I listened off-air to two violin concertos played by the younger generation of violinists: Ning Feng played the Sibelius (with the BBC Philharmonic conducted by Simone Young) and Vilde Frang played the Elgar, with the San Francisco symphony orchestra conducted by Krzysztof Urbanski. Both violinists gave totally admirable performances, with Frang getting a special mention for maintaining the tempos and not lingering in what is admittedly a somewhat over-long concerto (50 minutes). These performances by both young violinists are up there with the best.

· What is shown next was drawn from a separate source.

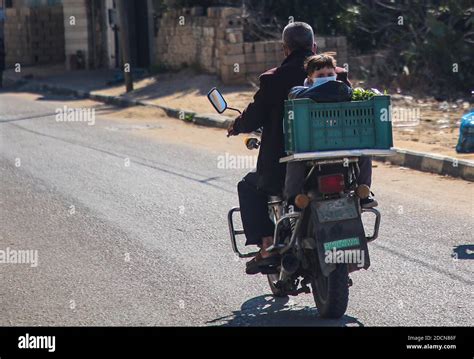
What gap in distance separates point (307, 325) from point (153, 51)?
68.4 feet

What was not up with the best were the performances by the respective British and American recording engineers, particularly sad in the case of the BBC that used to have a great deal of expertise in this area. This new generation of Anglo-American engineers has been brought up on the terminology of popular or entertainment music, where the “star” is spotlit, whilst the “backing group” is relegated to the background. Adjust your volume to listen comfortably to Feng or Frang, and the orchestras recede to Studio B somewhere nearby. Adjust your volume to listen to the orchestras, and the violinists will knock you out of your socks. I find increasingly that to get a realistic balance, one needs to look to recording engineers in Germany, Holland or Scandiavia, where the tradition of Tonmeister appears to live on, and where recording engineers have actually experienced going to symphony concerts and listening to concertos where the soloist emerges from the orchestral sound, rather than dominates it. If anything, the BBC engineers here are worse, since they continually tweak the sound and balance during the performance, so occasionally you get a giant clarinet and a normal violin, then an enormous violin and a distant orchestral string section.

By coincidence, I followed this up with listening to the ever-talented Arabella Steinbacher playing Shostakovich's second violin concerto, where Shostakovich, Steinbacher, Nelsons (the conductor) and Orfeo (the Munich-based recording company) all illustrate just how to record a solo violin well integrated with the sound of a symphony orchestra. There: it can be done.